• TASK DESCRIPTION:
Copy out the rows from the line containing "Solitaire Dungeon Escape Free icon" through the line containing "Число погибших при", both included, and leave the pictures out of your answer.

• SUPPLIED MATERIAL:
-- Opening Marker --

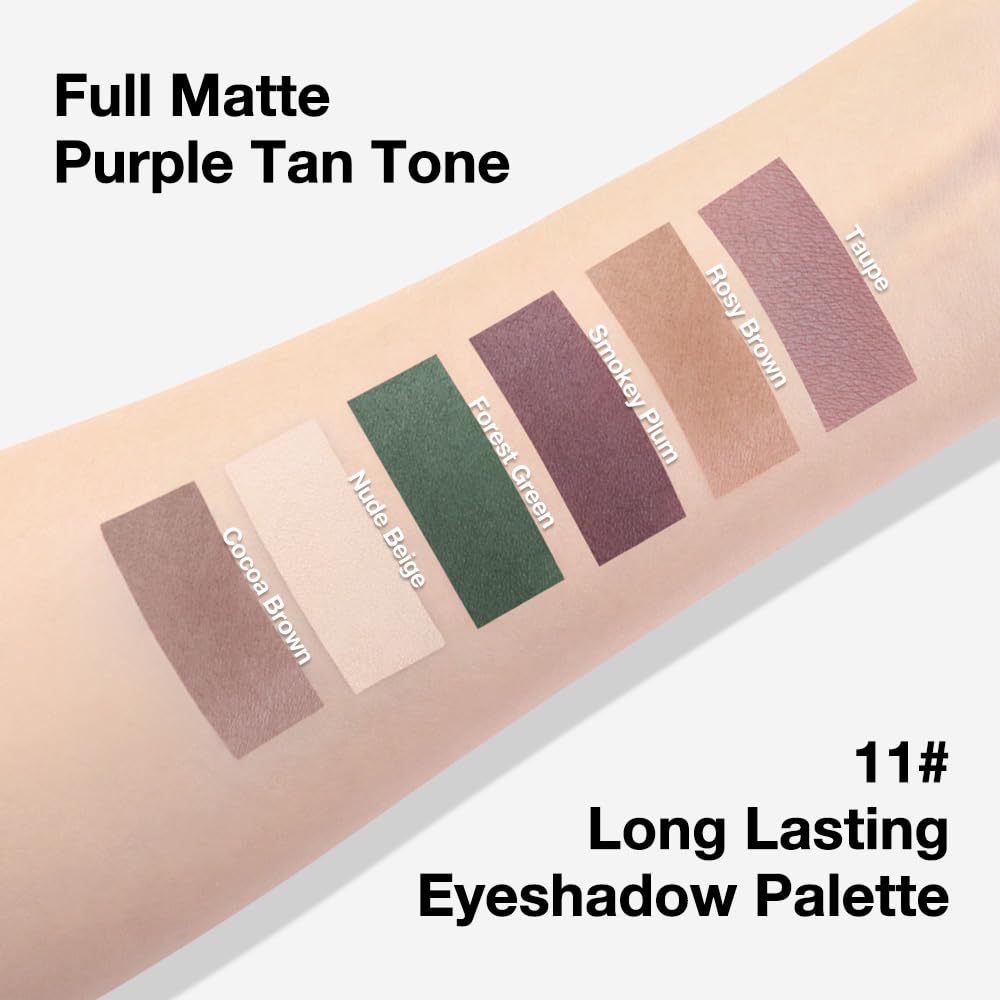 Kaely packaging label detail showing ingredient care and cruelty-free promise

-- Closing Marker --
-- Opening Marker --

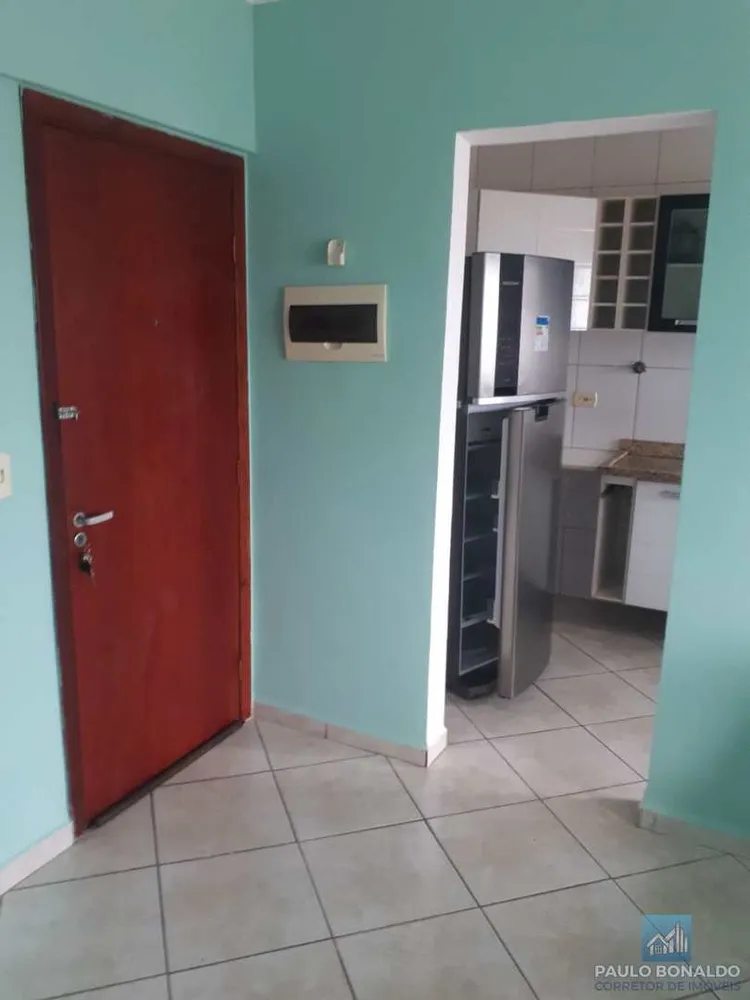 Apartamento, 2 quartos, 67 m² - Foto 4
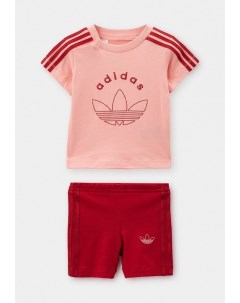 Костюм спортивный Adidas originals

-- Closing Marker --
-- Opening Marker --

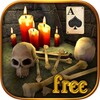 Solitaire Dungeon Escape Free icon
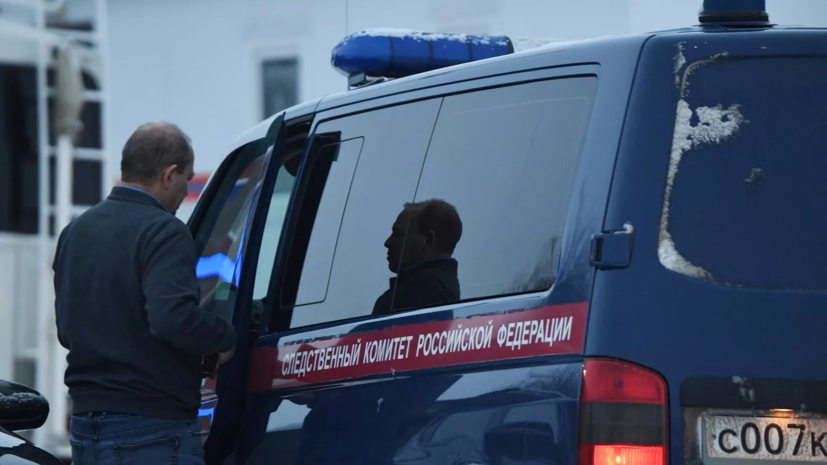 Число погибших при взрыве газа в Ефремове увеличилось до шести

-- Closing Marker --

• WRITTEN ANSWER:
 Solitaire Dungeon Escape Free icon
 Число погибших при взрыве газа в Ефремове увеличилось до шести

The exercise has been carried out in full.